Image-based spatial reasoning data:
>>
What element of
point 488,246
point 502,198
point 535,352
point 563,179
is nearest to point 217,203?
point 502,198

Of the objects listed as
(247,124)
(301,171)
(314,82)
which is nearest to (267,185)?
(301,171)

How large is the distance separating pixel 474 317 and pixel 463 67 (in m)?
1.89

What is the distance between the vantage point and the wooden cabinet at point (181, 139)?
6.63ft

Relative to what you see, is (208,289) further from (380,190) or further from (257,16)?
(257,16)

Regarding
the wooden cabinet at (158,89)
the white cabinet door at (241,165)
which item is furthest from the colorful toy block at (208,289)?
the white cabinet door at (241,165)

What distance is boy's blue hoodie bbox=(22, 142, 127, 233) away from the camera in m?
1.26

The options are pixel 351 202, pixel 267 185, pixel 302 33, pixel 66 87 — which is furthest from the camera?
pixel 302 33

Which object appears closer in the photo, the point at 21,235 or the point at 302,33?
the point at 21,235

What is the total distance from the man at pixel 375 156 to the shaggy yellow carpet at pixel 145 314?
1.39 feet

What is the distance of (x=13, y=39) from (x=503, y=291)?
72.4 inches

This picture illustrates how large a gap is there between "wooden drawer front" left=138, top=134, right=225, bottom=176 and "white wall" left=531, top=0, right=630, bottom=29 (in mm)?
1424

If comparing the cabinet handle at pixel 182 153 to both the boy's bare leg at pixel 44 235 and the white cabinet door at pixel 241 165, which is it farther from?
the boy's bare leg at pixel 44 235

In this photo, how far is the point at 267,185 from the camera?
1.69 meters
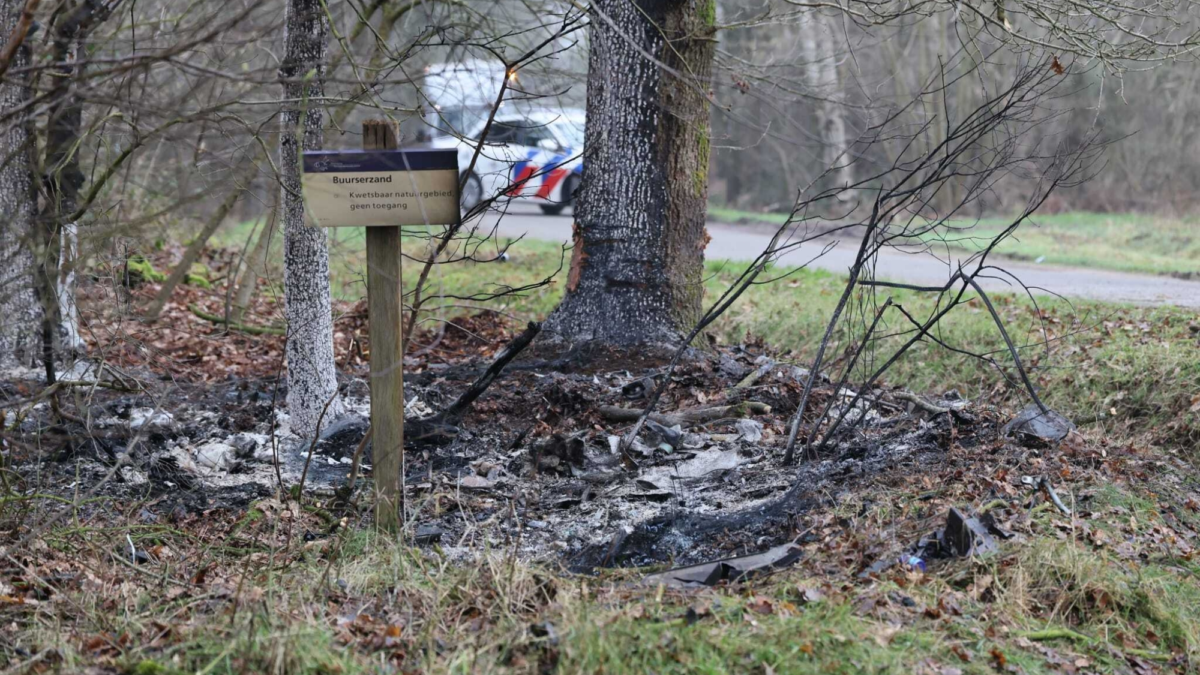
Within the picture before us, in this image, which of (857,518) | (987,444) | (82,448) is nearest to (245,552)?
(82,448)

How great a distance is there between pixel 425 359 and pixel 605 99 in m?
2.59

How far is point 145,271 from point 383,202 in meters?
7.33

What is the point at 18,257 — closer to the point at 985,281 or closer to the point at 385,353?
the point at 385,353

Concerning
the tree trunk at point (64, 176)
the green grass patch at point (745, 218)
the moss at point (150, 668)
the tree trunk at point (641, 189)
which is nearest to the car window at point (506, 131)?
the tree trunk at point (641, 189)

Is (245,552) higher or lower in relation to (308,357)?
lower

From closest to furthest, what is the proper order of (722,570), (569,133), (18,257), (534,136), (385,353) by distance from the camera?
(722,570) < (385,353) < (18,257) < (534,136) < (569,133)

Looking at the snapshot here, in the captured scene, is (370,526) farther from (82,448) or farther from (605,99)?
(605,99)

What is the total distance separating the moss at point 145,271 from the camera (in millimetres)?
10031

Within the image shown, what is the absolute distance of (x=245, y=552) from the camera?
4227mm

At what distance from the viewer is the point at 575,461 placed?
5.39 meters

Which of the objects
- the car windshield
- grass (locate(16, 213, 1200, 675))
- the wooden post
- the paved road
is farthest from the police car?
grass (locate(16, 213, 1200, 675))

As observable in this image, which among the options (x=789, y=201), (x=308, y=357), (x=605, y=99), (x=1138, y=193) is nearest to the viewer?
(x=308, y=357)

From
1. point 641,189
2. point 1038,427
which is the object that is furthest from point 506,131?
point 1038,427

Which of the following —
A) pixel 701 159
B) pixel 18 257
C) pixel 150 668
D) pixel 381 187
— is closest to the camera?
pixel 150 668
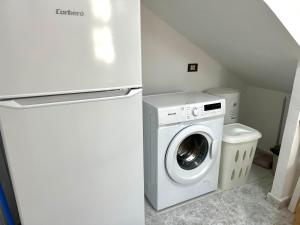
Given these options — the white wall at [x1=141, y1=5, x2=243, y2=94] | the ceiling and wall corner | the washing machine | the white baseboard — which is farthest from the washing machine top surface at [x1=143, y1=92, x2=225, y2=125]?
the white baseboard

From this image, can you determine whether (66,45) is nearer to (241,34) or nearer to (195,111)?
(195,111)

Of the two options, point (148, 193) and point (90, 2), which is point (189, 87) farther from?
point (90, 2)

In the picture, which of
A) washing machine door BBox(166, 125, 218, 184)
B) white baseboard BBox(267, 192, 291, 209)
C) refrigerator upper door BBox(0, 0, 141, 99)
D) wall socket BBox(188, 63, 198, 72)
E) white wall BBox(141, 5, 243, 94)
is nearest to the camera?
refrigerator upper door BBox(0, 0, 141, 99)

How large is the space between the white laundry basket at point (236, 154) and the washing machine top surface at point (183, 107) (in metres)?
0.32

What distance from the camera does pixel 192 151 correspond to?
194 cm

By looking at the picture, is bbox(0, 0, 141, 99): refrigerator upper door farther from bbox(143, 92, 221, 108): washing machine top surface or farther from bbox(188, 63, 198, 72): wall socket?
bbox(188, 63, 198, 72): wall socket

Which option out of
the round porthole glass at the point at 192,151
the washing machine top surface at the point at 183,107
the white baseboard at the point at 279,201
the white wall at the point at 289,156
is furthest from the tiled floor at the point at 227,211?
the washing machine top surface at the point at 183,107

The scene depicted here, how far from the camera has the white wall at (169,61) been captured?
202cm

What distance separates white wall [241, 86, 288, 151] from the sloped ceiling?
19 centimetres

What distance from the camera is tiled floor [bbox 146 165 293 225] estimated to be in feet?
5.65

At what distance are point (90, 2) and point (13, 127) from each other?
2.23 feet

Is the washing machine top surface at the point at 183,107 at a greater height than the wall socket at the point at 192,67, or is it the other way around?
the wall socket at the point at 192,67

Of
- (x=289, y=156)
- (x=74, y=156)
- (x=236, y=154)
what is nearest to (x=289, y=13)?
(x=289, y=156)

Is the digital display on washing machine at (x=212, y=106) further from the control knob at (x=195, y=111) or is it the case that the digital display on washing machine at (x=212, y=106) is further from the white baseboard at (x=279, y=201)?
<<
Task goal
Reproduce only the lines running from the one that contains "The scene depicted" to the last line of the records.

Output of the exercise
The scene depicted here, how far from the camera has the white wall at (169,61) been captured?
202cm

What distance separates white wall [241, 86, 288, 151] from the sloped ceiling?
19 centimetres

What distance from the camera is tiled floor [bbox 146 165 293 225] estimated to be in feet?
5.65

At what distance are point (90, 2) and point (13, 127) from each other?
2.23 feet

Is the washing machine top surface at the point at 183,107 at a greater height than the wall socket at the point at 192,67, or is it the other way around?
the wall socket at the point at 192,67

Of
- (x=289, y=156)
- (x=74, y=156)
- (x=236, y=154)
what is nearest to (x=289, y=13)?
(x=289, y=156)

Is the digital display on washing machine at (x=212, y=106) further from the control knob at (x=195, y=111) or is it the case that the digital display on washing machine at (x=212, y=106) is further from the white baseboard at (x=279, y=201)?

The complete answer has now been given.